Tak Mau Balik, Ya, Silakan!

Bedasarkan laporan Badan Urusan Pengungsi Perserikatan Bangsa-Bangsa (UNHCR), jumlah pengungsi politik asal Aceh di Malaysia mencapai 20.000 orang. Ini angka sebelum penandatanganan perjanjian damai antara Pemerintah Indonesia dan Gerakan Aceh Merdeka (GAM) di Helsinki, Finlandia, 15 Agustus 2005.

Pasca-penandatanganan itu, UNHCR memastikan bahwa jumlah pengungsi karena politik berkurang. "Banyak pengungsi asal Aceh ini kembali ke Aceh dan sebagian memperoleh izin tinggal di Malaysia," kata Volker Tuerk, Kepala Perwakilan UNHCR Malaysia. Ia menyatakan, kini UNHCR tak aktif lagi mengurusi populasi para pengungsi setelah ada kesepakatan damai RI-GAM.
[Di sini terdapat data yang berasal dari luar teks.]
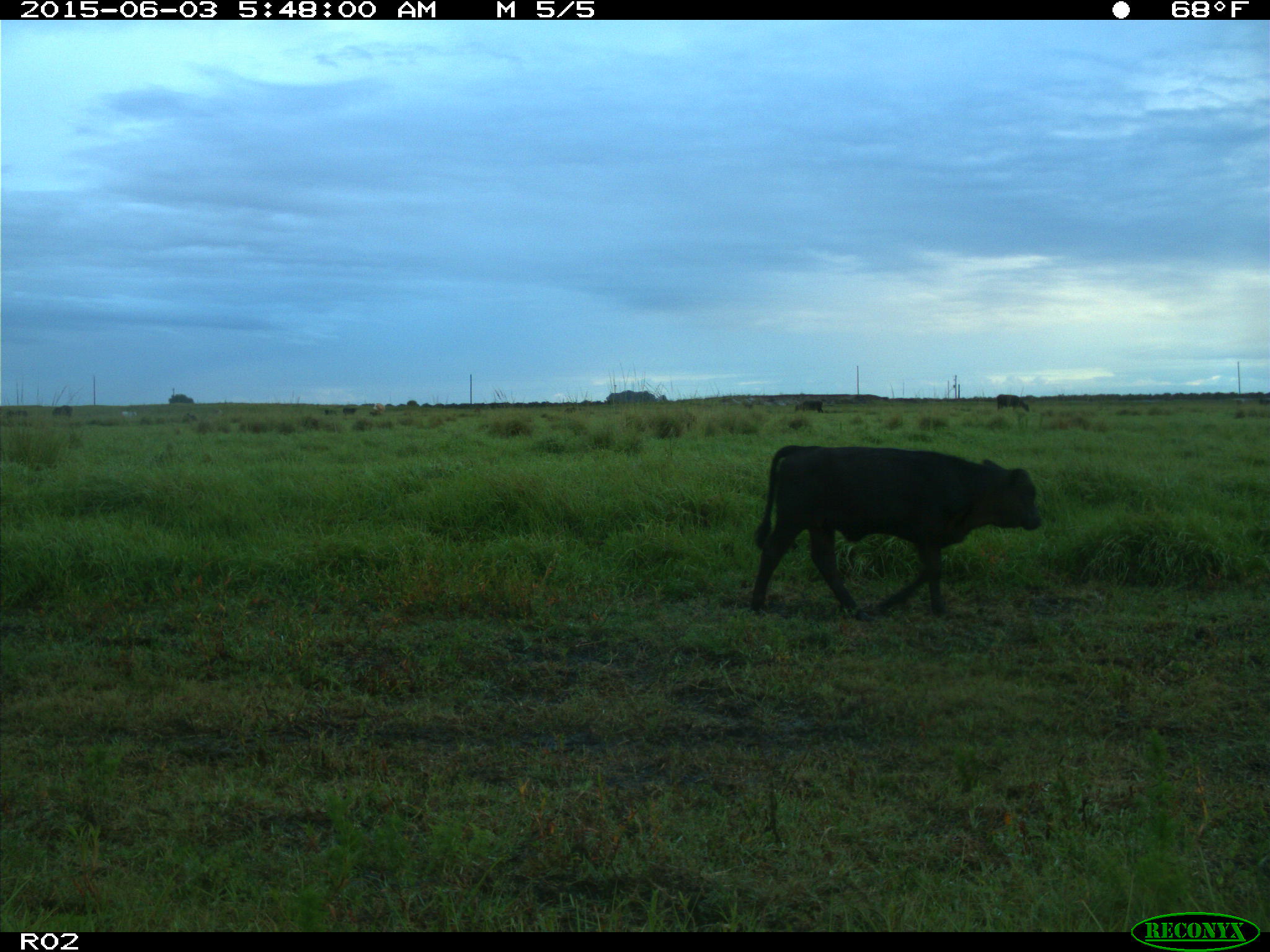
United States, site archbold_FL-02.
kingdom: Animalia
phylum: Chordata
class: Mammalia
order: Artiodactyla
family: Bovidae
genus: Bos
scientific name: Bos taurus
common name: domestic cow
"Tak ada alasan bagi UNHCR untuk terlibat lagi," Volker Tuerk menegaskan. Sebelumnya, sebagian besar pengungsi Aceh mendatangi kantor UNHCR di Jalan Bukit Petaling, Kuala Lumpur, untuk mencari perlindungan. Mereka kemudian didata dan menjalani serangkaian wawancara sebelum dinyatakan memperoleh asylum (suaka politik) di bawah perlindungan internasional PBB.

Yang dianggap layak dibekali kartu tinggal sementara dengan logo UNHCR. Dengan kartu tersebut, mereka tidak akan dianggap sebagai pendatang haram. Setelah perjanjian damai Helsinki diteken, UNHCR tak lagi memiliki justifikasi. Kartu tinggal sementara di bawah pengawasan dan perlindungan UNHCR juga tak berlaku lagi.

Masalah yang menyangkut hidup puluhan ribu orang mantan pengungsi itu kemudian diserahkan kepada Pemerintah Malaysia. Atas pertimbangan kemanusiaan dan situasi di Aceh yang belum kondusif untuk kembali dan belum adanya jaminan mendapatkan mata pencaharian, maka eks pemegang kartu UNHCR itu diberi izin tinggal sementara.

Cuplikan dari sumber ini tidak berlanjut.